PASSAGE PROVIDED →
★ ★ ★
This patch adds support to intel vPMU to switch msrs on vmx transitions.
Currenly only 1 msr (global ctrl) is switched. The number can be
increased on demand in the future (e.g. pebs enable). The old method from
the host perf subsystem is also removed.

Signed-off-by: Wei Wang <wei.w.wang@intel.com>
Cc: Paolo Bonzini <pbonzini@redhat.com>
Cc: Peter Zijlstra <peterz@infradead.org>
Cc: Andi Kleen <ak@linux.intel.com>
---
 arch/x86/events/intel/core.c      | 60 ---------------------------------------
 arch/x86/events/perf_event.h      |  6 ----
 arch/x86/include/asm/kvm_host.h   | 11 +++++++
 arch/x86/include/asm/perf_event.h | 12 --------
 arch/x86/kvm/pmu.h                |  2 ++
 arch/x86/kvm/pmu_intel.c          | 19 +++++++++++++
 arch/x86/kvm/vmx.c                |  6 ++--
 7 files changed, 35 insertions(+), 81 deletions(-)
★ ★ ★
Reproduce the stretch of the patch description from "Currenly only 1" through "is also removed.".

A run of records
★ ★ ★
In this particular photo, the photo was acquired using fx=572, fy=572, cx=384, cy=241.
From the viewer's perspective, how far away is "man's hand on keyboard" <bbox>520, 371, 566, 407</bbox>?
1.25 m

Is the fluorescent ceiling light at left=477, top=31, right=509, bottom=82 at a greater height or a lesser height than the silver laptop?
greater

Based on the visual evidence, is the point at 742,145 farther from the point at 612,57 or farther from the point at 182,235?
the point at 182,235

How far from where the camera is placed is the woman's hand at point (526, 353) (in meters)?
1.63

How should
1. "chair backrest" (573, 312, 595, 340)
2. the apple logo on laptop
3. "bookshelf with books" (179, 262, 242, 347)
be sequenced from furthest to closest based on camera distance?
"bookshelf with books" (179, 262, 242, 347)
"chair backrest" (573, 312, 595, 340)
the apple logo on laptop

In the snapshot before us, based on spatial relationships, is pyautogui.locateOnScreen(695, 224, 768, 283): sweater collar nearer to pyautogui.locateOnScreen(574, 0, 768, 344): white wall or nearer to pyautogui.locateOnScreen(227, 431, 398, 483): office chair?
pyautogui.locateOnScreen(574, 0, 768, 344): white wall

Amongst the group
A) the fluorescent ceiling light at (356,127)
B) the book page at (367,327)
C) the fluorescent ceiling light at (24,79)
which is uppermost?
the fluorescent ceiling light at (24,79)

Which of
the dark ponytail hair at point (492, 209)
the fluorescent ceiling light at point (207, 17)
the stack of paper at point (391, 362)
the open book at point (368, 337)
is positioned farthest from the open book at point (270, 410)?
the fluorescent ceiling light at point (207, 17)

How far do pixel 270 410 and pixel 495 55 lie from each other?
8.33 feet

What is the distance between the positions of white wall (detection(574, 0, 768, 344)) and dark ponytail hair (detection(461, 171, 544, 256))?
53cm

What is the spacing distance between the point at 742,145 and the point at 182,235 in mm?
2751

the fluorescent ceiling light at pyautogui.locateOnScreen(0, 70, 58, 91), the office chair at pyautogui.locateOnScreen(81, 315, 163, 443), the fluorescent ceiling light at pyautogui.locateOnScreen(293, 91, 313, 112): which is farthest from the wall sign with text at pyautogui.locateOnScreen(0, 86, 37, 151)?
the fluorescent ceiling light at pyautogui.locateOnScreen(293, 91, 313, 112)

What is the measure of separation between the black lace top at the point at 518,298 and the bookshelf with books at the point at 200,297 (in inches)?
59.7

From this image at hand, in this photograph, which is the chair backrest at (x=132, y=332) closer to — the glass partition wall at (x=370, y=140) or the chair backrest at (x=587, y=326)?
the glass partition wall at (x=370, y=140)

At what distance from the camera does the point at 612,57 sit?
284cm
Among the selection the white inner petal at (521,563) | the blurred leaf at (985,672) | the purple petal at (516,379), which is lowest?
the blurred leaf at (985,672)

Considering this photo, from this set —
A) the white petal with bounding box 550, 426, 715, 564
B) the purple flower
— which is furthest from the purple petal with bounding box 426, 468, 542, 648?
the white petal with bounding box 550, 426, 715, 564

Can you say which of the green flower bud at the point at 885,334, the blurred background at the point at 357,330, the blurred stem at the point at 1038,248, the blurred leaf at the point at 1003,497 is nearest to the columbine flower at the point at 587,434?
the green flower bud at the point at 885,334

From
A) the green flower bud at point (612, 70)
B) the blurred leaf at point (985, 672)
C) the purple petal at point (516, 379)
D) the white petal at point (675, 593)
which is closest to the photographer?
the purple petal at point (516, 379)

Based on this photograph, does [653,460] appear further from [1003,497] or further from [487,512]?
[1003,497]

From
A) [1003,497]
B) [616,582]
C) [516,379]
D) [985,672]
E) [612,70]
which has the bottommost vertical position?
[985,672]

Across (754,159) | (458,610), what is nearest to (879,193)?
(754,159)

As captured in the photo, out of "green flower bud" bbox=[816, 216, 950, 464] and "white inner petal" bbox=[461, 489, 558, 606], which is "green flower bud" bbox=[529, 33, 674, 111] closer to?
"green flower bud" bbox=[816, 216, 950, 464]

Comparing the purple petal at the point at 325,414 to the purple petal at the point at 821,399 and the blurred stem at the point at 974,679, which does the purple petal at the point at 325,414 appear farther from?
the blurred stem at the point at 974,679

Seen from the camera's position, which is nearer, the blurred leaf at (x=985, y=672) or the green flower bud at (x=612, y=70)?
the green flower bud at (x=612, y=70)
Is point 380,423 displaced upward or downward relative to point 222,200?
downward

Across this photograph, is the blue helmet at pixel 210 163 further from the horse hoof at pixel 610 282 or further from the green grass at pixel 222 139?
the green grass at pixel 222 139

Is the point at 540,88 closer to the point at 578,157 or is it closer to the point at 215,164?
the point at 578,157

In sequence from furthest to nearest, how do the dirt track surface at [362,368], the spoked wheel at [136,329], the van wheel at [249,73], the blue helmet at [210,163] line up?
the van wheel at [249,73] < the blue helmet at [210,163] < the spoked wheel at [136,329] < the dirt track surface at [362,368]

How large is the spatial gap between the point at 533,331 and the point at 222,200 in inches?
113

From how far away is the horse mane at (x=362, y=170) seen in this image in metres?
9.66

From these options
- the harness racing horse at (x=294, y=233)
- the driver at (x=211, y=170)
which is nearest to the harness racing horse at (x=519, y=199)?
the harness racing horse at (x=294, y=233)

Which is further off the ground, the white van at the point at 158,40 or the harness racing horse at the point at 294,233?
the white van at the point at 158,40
★ ★ ★
FINAL RESULT →
Currenly only 1 msr (global ctrl) is switched. The number can be
increased on demand in the future (e.g. pebs enable). The old method from
the host perf subsystem is also removed.